Several of the knife makers who are regular customers have been having their customers pick out & purchase their handle material from my web store instead of settling on one of the pieces that the maker has available.
That's a great point, I myself have done this several times with stabilized woods over the past year and it has mostly worked out very well. Further, I've been able to take a drawing in Inkscape of a knife that I'm designing and custom fill the handle with any specific block of wood pictured at a purveyor's site. Then the customer can see roughly what the knife will look like with that block. This also works with damascus and hamons fairly well, I use pictures of blades I've made or pics I otherwise have and make custom fills out of them, then mock up my knife designs with them. But I digress.
I like that I can have a customer pick out and pay for a block to be shipped to me. Takes a little work out of my hands. And, I feel (as do they) that it's a more truly "custom" experience.
We all know that Mark has an excellent range of nice woods, I've done this so far with AKS, though. It is only a matter of time until I finally buy some mallee or gidgee from Mark, though. I love that stuff.
Greg, that's an interesting idea. To me it seems that most of your verticals are going to be categories of consumer that each use a fairly limited style of knife, limiting horizontals for each category. I know that kitchen, for instance, has a huge range of blade styles, but there is a limited range of materials that I would consider suitable for a kitchen environment. Within that range, it's up to the taste (npi) of the cook what to use.
It works better for me to make the vertical into types of knife (hunting, kitchen, throwing, etc) and make the horizontals into materials and styles. That way I can express a range of variables in kitchen knives, for instance.
Or maybe, I can express horizontals as types of user within the vertical category. For instance, kitchen subcategories would be small restaurant, high volume restaurant, food industries, dedicated amateur, negligent home cook. For each of these I come up with a different range of materials and even style.
For collectors though, I find it hard to predict what a hypothetical "collector" will even prefer to own. Some collect folders, some bowies. Each collector will prefer a unique set materials and styles. It would take a far more experienced and intelligent knifemaker than myself to create a system that would adequately predict the tastes of collectors.

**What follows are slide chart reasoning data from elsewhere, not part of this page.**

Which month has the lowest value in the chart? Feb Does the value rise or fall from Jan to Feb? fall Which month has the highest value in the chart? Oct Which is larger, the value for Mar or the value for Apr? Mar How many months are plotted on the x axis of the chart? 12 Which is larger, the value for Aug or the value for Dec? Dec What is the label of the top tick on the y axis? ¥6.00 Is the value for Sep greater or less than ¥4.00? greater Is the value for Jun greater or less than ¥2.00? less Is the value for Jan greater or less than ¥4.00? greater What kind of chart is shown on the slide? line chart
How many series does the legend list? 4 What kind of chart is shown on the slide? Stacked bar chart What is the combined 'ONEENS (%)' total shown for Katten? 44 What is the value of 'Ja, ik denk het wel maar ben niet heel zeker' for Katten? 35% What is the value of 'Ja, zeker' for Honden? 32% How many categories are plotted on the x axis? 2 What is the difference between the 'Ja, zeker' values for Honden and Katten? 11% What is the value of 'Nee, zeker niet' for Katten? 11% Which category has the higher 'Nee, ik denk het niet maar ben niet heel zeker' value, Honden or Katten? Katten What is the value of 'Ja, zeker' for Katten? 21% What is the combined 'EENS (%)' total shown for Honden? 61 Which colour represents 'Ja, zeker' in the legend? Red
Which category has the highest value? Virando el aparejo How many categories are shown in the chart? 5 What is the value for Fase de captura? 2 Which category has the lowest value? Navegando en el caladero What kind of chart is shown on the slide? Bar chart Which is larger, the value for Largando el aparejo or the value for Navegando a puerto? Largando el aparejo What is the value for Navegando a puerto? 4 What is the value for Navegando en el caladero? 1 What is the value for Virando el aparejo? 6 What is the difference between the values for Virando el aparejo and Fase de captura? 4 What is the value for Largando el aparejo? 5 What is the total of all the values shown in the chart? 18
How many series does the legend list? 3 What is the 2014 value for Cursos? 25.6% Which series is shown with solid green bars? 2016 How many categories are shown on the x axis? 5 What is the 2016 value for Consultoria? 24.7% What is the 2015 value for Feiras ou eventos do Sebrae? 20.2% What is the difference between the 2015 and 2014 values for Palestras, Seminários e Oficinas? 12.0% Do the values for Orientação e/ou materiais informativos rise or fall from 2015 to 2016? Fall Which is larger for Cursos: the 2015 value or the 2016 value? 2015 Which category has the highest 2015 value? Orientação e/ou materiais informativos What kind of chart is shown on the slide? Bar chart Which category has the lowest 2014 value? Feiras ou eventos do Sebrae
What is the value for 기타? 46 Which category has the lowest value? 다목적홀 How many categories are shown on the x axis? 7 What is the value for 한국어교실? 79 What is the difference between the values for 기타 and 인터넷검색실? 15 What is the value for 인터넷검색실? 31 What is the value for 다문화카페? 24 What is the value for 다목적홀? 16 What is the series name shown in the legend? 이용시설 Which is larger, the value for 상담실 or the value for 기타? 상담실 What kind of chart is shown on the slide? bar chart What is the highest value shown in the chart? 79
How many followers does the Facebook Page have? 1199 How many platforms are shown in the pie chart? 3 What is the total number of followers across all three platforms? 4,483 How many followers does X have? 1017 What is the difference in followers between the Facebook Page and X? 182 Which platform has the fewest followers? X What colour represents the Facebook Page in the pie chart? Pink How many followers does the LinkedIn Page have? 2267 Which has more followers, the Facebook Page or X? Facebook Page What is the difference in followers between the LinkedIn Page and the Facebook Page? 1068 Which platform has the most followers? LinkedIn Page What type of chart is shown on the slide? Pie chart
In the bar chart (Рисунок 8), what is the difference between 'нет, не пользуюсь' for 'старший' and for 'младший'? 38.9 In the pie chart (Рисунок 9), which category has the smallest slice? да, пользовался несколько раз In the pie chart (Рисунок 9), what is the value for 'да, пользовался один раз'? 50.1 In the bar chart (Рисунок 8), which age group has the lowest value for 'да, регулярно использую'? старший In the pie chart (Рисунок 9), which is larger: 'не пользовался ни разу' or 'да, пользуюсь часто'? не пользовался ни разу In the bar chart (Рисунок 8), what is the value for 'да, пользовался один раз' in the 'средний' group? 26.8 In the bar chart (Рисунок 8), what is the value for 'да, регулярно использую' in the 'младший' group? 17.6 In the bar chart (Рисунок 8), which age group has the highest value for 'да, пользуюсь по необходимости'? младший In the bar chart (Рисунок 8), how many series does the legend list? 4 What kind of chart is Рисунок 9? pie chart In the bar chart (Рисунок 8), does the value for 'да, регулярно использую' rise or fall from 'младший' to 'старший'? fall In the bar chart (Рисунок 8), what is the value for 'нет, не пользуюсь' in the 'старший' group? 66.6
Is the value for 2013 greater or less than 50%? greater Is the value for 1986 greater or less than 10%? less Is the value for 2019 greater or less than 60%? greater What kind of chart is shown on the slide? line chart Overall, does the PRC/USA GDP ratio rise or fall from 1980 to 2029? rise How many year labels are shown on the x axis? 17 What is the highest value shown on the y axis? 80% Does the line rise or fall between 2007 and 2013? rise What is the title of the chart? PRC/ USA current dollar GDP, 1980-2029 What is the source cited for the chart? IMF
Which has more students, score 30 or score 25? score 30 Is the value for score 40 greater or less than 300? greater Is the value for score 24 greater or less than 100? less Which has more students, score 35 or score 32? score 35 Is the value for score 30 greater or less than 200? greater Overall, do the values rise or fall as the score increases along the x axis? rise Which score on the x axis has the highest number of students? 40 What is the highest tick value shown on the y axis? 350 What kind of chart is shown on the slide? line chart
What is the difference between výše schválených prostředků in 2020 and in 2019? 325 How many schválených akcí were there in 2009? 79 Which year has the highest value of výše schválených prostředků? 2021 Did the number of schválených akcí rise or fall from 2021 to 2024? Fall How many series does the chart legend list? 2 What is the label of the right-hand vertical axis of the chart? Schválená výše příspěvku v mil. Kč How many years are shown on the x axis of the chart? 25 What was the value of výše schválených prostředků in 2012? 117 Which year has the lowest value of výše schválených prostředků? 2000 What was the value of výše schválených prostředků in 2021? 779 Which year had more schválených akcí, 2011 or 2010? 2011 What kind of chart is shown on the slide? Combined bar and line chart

My advice is to make what you want, Patrice. As it seems that you are wondering about knives that you will be building on spec, rather than orders. Hopefully a true collector will be interested in your work because of your unique sensibilities and skills, as well as choice in materials. I think that agrees well with what Nick said above, too. If you follow too closely what market tastes dictate, you may end up cramping your own style and you definitely won't be pushing the envelope. And that would be a shame, since you definitely strike me as a maker who could.